> WHAT TO WORK ON
Print the entries below verbatim, every line in the same order, with nothing added or left out.

++++ SUPPLIED RECORDS ++++

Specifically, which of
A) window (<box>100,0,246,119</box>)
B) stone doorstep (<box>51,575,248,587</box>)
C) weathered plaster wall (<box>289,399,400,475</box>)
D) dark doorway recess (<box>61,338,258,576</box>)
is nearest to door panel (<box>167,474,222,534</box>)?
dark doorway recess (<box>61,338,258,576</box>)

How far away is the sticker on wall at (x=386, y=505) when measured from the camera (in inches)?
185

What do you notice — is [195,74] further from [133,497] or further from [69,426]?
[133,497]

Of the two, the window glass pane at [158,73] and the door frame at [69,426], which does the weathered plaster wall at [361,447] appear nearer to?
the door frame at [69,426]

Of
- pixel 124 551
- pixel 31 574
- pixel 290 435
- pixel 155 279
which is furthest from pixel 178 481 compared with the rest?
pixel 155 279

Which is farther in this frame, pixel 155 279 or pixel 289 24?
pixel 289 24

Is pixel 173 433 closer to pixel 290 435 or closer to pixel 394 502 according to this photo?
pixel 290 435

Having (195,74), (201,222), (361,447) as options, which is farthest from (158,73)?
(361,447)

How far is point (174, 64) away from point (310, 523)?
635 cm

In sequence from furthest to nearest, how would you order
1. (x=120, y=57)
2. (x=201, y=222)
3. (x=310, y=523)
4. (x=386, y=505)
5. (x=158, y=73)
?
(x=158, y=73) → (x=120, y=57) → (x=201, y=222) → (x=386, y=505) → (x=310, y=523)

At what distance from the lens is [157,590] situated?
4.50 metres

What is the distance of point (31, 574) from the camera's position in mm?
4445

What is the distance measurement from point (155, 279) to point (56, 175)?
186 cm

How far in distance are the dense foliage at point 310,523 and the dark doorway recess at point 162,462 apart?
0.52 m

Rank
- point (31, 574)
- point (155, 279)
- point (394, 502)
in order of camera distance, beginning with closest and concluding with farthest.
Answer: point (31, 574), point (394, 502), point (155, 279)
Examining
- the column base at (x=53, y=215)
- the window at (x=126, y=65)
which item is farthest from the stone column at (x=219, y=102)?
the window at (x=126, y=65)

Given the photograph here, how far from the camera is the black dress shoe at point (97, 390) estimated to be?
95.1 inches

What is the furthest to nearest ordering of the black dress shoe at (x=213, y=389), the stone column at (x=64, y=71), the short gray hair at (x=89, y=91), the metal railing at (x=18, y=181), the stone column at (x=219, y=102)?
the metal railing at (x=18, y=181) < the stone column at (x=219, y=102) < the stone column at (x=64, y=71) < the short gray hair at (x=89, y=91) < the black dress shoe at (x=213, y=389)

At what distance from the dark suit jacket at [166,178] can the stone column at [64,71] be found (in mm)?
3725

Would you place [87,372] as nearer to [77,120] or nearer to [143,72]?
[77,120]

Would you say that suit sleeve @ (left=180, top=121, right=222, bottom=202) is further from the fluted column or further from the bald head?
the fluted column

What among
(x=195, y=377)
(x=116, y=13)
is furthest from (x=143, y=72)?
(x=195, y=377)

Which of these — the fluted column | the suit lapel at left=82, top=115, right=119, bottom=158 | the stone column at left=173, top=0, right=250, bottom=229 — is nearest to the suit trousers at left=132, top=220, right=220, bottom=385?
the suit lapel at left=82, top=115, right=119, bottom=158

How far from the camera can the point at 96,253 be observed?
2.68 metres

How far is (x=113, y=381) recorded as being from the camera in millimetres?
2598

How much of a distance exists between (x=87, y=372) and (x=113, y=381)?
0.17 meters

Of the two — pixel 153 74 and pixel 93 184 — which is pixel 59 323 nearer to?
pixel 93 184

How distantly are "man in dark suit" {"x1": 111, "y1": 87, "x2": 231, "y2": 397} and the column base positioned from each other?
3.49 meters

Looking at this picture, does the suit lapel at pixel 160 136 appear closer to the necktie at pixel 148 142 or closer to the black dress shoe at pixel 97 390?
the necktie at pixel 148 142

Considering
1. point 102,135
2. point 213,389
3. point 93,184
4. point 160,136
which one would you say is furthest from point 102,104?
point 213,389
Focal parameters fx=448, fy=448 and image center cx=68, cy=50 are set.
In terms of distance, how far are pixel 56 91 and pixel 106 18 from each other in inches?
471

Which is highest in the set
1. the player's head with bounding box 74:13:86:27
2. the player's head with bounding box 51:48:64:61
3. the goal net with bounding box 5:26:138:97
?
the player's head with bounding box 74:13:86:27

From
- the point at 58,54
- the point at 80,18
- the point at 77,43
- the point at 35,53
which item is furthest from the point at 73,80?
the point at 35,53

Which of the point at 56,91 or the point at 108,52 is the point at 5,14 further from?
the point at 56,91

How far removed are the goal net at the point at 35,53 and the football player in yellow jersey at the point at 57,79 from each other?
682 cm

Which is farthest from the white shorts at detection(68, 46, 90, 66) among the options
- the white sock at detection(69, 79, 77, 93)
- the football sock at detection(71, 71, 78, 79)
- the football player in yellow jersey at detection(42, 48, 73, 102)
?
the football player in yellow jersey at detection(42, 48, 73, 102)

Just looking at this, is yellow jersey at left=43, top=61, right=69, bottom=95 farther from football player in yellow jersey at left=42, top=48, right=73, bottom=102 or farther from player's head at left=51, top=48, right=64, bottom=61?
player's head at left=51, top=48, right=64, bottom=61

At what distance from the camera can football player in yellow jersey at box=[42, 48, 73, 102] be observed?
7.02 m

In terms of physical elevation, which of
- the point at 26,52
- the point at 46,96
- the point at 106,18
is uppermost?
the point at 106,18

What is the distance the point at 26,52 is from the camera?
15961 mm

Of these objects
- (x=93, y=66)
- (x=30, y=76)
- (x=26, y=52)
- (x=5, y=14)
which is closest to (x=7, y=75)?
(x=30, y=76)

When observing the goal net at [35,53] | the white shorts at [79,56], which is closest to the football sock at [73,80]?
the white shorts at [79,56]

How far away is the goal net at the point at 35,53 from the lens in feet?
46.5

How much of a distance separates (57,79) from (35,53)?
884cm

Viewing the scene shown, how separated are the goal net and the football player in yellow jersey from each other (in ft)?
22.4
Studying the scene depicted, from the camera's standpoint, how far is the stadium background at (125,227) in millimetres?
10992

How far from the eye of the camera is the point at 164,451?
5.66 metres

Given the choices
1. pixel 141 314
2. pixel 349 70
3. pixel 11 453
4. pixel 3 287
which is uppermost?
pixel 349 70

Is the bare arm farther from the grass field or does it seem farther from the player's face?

++++

> CORRECT OUTPUT
Specifically, which of
A) window (<box>100,0,246,119</box>)
B) stone doorstep (<box>51,575,248,587</box>)
C) weathered plaster wall (<box>289,399,400,475</box>)
D) dark doorway recess (<box>61,338,258,576</box>)
is nearest to door panel (<box>167,474,222,534</box>)?
dark doorway recess (<box>61,338,258,576</box>)

How far away is the sticker on wall at (x=386, y=505) when measured from the camera (in inches)?
185

What do you notice — is [195,74] further from [133,497] or further from [69,426]?
[133,497]

Of the two, the window glass pane at [158,73] and the door frame at [69,426], which does the weathered plaster wall at [361,447] appear nearer to?
the door frame at [69,426]

Of
- pixel 124 551
- pixel 31 574
- pixel 290 435
- pixel 155 279
which is furthest from pixel 178 481 compared with the rest?
pixel 155 279

Which is farther in this frame, pixel 155 279 or pixel 289 24?
pixel 289 24

Is pixel 173 433 closer to pixel 290 435 or closer to pixel 394 502 according to this photo?
pixel 290 435

Having (195,74), (201,222), (361,447) as options, which is farthest from (158,73)?
(361,447)

How far is point (174, 64) away from point (310, 523)?
635 cm

In sequence from furthest to nearest, how would you order
1. (x=120, y=57)
2. (x=201, y=222)
3. (x=310, y=523)
4. (x=386, y=505)
5. (x=158, y=73)
?
(x=158, y=73) → (x=120, y=57) → (x=201, y=222) → (x=386, y=505) → (x=310, y=523)

At what distance from the lens is [157,590] situated?
4.50 metres

What is the distance of point (31, 574) from the camera's position in mm?
4445

What is the distance measurement from point (155, 279) to point (56, 175)?
186 cm

How far in distance are the dense foliage at point 310,523 and the dark doorway recess at point 162,462 apart?
0.52 m

Rank
- point (31, 574)
- point (155, 279)
- point (394, 502)
in order of camera distance, beginning with closest and concluding with farthest.
Answer: point (31, 574), point (394, 502), point (155, 279)
Examining
- the column base at (x=53, y=215)
- the window at (x=126, y=65)
which item is farthest from the stone column at (x=219, y=102)?
the window at (x=126, y=65)

Given the photograph here, how far from the camera is the black dress shoe at point (97, 390) estimated to be?
95.1 inches

What is the furthest to nearest ordering of the black dress shoe at (x=213, y=389), the stone column at (x=64, y=71), the short gray hair at (x=89, y=91), the metal railing at (x=18, y=181), the stone column at (x=219, y=102)?
the metal railing at (x=18, y=181) < the stone column at (x=219, y=102) < the stone column at (x=64, y=71) < the short gray hair at (x=89, y=91) < the black dress shoe at (x=213, y=389)

At what distance from the dark suit jacket at [166,178] can the stone column at [64,71] be found (in mm)?
3725

Would you place [87,372] as nearer to [77,120] or nearer to [143,72]?
[77,120]

Would you say that suit sleeve @ (left=180, top=121, right=222, bottom=202) is further from the fluted column or further from the bald head?
the fluted column

What among
(x=195, y=377)
(x=116, y=13)
is furthest from (x=143, y=72)?
(x=195, y=377)

Which of these — the fluted column | the suit lapel at left=82, top=115, right=119, bottom=158 | the stone column at left=173, top=0, right=250, bottom=229 — is nearest to the suit trousers at left=132, top=220, right=220, bottom=385?
the suit lapel at left=82, top=115, right=119, bottom=158

How far from the camera can the point at 96,253 be observed?
2.68 metres

How far is (x=113, y=381) recorded as being from the camera in millimetres?
2598

How much of a distance exists between (x=87, y=372) and (x=113, y=381)?
0.17 meters

Of the two — pixel 153 74 and pixel 93 184 — which is pixel 59 323 nearer to?
pixel 93 184

How distantly are "man in dark suit" {"x1": 111, "y1": 87, "x2": 231, "y2": 397} and the column base positioned from each other?
3.49 meters

Looking at this picture, does the suit lapel at pixel 160 136 appear closer to the necktie at pixel 148 142 or closer to the black dress shoe at pixel 97 390?
the necktie at pixel 148 142

Considering
1. point 102,135
2. point 213,389
3. point 93,184
4. point 160,136
which one would you say is furthest from point 102,104?
point 213,389
Focal parameters fx=448, fy=448 and image center cx=68, cy=50 are set.
In terms of distance, how far are pixel 56 91 and pixel 106 18 from each other in inches?
471

Which is highest in the set
1. the player's head with bounding box 74:13:86:27
2. the player's head with bounding box 51:48:64:61
3. the goal net with bounding box 5:26:138:97
?
the player's head with bounding box 74:13:86:27

From
- the point at 58,54
- the point at 80,18
- the point at 77,43
- the point at 35,53
which item is furthest from the point at 73,80?
the point at 35,53

Which of the point at 56,91 or the point at 108,52 is the point at 5,14 further from?
the point at 56,91

How far removed are the goal net at the point at 35,53 and the football player in yellow jersey at the point at 57,79 from each other?
682 cm

Which is farthest from the white shorts at detection(68, 46, 90, 66) among the options
- the white sock at detection(69, 79, 77, 93)
- the football sock at detection(71, 71, 78, 79)
- the football player in yellow jersey at detection(42, 48, 73, 102)
?
the football player in yellow jersey at detection(42, 48, 73, 102)

Just looking at this, is yellow jersey at left=43, top=61, right=69, bottom=95 farther from football player in yellow jersey at left=42, top=48, right=73, bottom=102 or farther from player's head at left=51, top=48, right=64, bottom=61?
player's head at left=51, top=48, right=64, bottom=61

At what distance from the camera can football player in yellow jersey at box=[42, 48, 73, 102] be observed?
7.02 m

In terms of physical elevation, which of
- the point at 26,52
- the point at 46,96
- the point at 106,18
is uppermost?
the point at 106,18

What is the distance the point at 26,52 is from the camera?
15961 mm

Of these objects
- (x=93, y=66)
- (x=30, y=76)
- (x=26, y=52)
- (x=5, y=14)
which is closest to (x=7, y=75)?
(x=30, y=76)

When observing the goal net at [35,53] | the white shorts at [79,56], which is closest to the football sock at [73,80]?
the white shorts at [79,56]

How far away is the goal net at the point at 35,53 from the lens in feet?
46.5

How much of a distance separates (57,79) from (35,53)?
884cm

Viewing the scene shown, how separated are the goal net and the football player in yellow jersey from each other (in ft)?
22.4
Studying the scene depicted, from the camera's standpoint, how far is the stadium background at (125,227) in millimetres?
10992

How far from the eye of the camera is the point at 164,451?
5.66 metres

Given the choices
1. pixel 141 314
2. pixel 349 70
3. pixel 11 453
4. pixel 3 287
which is uppermost?
pixel 349 70

Is the bare arm farther from the grass field or does it seem farther from the player's face?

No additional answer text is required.